The board’s Finance and Facilities Committee, with all but two trustees present, voted Friday to endorse that plan that carries a $4.39 million price tag.
It was one of five options presented to the committee by the university administration.
Those options ranged from converting the inn to a bed and breakfast to making it a university alumni and advancement center to bringing in an outside management team to turn it into a 51-bed boutique hotel.
Boutique hotels are small, usually luxurious hotels complete with some theme but not affiliated with a chain.
Costs ranged from $4.15 million for the bed and breakfast concept to just over $11 million for the boutique hotel.
The trustees already have earmarked $3.95 million for renovation of the inn at 603 Wick Ave. as part of a $20 million bond issue the university plans to borrow in early 2010.

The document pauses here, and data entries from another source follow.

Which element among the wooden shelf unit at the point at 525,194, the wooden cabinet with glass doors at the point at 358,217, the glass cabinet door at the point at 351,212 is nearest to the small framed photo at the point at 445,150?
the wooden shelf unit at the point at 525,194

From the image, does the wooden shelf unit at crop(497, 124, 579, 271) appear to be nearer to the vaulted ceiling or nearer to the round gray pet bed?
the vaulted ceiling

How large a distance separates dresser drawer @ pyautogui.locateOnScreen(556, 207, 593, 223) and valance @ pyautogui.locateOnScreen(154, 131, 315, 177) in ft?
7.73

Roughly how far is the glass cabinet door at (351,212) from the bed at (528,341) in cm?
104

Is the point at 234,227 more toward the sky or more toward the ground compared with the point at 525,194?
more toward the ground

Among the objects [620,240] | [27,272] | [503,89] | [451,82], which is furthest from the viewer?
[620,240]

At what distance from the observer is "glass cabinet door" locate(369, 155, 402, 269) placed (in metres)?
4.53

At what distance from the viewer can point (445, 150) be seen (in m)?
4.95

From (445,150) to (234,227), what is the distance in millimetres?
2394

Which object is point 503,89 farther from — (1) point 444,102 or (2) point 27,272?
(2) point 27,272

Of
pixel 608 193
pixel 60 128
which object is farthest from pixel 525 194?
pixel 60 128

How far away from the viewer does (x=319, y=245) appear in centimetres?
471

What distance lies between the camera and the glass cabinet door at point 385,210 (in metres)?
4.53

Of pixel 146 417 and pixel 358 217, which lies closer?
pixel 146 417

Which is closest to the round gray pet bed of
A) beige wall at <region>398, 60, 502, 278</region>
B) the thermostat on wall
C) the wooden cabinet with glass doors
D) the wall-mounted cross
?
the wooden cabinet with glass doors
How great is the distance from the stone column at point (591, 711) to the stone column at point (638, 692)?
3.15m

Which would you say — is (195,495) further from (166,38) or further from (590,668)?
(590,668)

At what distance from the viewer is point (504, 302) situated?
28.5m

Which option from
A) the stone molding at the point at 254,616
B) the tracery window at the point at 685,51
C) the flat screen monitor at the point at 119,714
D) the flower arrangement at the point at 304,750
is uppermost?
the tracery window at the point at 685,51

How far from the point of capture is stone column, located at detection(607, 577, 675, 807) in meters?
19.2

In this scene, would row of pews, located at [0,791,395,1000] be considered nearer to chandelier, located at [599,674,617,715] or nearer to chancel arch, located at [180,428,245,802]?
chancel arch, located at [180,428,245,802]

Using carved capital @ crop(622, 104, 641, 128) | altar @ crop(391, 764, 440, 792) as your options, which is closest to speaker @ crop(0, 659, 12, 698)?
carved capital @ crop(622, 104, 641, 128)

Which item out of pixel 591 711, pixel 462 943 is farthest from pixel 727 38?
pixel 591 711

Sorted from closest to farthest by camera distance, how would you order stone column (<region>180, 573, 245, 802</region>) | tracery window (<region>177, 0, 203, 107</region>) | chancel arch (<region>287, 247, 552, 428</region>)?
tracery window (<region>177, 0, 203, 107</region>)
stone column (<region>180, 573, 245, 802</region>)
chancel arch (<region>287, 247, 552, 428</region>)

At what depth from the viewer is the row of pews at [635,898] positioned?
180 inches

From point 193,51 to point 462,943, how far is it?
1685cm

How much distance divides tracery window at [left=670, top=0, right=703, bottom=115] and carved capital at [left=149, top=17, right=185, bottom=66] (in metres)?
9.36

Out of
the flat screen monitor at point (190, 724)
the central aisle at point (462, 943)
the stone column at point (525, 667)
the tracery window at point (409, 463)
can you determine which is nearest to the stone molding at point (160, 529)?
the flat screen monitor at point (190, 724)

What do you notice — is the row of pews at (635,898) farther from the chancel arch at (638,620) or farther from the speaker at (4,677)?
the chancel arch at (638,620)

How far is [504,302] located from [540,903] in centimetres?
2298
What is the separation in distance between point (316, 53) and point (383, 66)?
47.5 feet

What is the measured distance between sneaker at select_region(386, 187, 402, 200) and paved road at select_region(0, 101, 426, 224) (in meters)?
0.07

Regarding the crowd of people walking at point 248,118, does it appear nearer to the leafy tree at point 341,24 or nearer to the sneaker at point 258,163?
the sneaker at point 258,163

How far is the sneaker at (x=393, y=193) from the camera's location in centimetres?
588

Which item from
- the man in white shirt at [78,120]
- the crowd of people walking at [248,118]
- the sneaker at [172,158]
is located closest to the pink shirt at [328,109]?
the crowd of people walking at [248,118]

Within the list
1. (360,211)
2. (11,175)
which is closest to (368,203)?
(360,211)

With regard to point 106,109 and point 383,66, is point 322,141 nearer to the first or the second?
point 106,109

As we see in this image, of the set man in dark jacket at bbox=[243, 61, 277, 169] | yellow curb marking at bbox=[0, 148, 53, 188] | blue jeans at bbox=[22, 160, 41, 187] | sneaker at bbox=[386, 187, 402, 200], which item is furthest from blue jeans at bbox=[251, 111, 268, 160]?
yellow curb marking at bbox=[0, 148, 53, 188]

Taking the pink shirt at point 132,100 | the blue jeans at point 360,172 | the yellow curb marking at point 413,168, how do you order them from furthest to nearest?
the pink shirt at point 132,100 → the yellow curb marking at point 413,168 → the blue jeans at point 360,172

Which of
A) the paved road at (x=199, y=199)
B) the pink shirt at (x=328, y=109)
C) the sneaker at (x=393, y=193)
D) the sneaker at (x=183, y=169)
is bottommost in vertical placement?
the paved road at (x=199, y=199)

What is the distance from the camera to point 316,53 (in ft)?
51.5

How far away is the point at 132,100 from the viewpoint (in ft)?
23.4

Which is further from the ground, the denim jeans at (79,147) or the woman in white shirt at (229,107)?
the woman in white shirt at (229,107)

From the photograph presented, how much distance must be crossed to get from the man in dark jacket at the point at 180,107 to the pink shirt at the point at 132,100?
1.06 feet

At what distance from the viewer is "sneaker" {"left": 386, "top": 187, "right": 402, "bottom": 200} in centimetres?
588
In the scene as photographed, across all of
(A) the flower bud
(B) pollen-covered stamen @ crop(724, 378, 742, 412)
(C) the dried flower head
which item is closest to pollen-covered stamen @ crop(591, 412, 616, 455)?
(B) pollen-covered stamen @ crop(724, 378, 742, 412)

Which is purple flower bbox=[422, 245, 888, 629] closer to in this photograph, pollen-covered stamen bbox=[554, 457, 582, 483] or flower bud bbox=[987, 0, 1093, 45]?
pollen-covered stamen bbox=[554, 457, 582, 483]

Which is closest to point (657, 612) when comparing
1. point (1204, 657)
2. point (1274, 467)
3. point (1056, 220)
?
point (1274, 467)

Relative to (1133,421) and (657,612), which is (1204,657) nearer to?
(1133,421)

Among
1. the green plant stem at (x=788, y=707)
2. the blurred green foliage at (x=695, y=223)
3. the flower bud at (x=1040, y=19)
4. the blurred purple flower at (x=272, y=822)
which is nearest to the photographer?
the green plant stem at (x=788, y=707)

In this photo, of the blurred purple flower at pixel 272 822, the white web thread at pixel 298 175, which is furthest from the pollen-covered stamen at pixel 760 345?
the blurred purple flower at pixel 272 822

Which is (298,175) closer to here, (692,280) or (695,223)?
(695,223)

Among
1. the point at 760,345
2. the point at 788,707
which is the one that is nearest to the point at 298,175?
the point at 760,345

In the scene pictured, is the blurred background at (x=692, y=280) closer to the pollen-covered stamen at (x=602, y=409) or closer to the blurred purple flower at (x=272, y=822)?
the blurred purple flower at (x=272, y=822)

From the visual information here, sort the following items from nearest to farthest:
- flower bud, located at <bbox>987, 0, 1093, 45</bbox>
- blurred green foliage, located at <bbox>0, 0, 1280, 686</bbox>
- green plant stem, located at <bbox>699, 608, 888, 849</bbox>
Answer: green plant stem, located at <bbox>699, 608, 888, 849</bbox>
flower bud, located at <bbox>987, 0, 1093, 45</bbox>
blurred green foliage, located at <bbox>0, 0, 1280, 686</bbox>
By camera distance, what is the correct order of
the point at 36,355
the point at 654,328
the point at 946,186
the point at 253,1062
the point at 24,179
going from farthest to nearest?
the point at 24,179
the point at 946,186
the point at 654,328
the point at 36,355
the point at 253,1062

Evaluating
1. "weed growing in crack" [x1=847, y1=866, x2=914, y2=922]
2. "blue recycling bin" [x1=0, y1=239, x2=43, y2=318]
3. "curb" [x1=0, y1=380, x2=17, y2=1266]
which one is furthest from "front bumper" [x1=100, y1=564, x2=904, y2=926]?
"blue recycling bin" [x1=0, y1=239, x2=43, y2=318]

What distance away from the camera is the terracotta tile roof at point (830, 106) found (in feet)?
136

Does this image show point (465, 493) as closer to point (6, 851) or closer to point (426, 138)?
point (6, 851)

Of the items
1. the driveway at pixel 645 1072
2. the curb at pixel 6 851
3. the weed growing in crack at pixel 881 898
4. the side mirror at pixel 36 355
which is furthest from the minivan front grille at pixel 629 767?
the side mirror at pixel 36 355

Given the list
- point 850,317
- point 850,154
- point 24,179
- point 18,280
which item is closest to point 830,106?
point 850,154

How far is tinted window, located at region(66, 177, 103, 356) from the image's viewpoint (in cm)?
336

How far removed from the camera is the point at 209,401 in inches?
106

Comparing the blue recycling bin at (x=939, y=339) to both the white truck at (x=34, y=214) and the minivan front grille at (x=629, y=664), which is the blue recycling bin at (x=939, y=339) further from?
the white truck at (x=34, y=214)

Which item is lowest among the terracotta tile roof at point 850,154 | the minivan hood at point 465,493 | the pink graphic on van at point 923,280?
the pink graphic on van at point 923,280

The inn, built as a private residence in the 1890s, has been vacant since 1998, and getting it restored and reopened in some fashion has been a goal of President David C. Sweet since he came to YSU in 2000.
Hunter Morrison, YSU director of campus planning and community partnerships, told the trustees that action needs to be taken soon if the building, which is listed on the National Register of Historic Places, is to be preserved.
All the renovation options involve the removal of the 60-room hotel wing added to the structure in 1980, he said.
Morrison said the conference-center option is “a prudent alternative” that could allow a design that would enable a conversion to a boutique hotel when market conditions for that type of facility are more favorable.
Trustee Carole Weimer said she found the boutique-hotel concept interesting, but she has concerns about the cost as well as the ongoing need for a 51-bed hotel.
Trustee Harry Meshel said he wasn’t interested in the hotel as it might impose some long-term financial burden on the university. He said he favored either the university conference center or alumni and advancement center.
Trustees Larry DeJane, Dr. Sudershan Garg, Daniel DeMaiolo, John Jakubek and Scott Schulick all agreed the conference center is the best approach to preserving the inn, and the committee voted unanimously to adopt that plan.
Schulick urged the administration to move quickly in preparing to hire an architect and get design work in place to present to the trustees in December.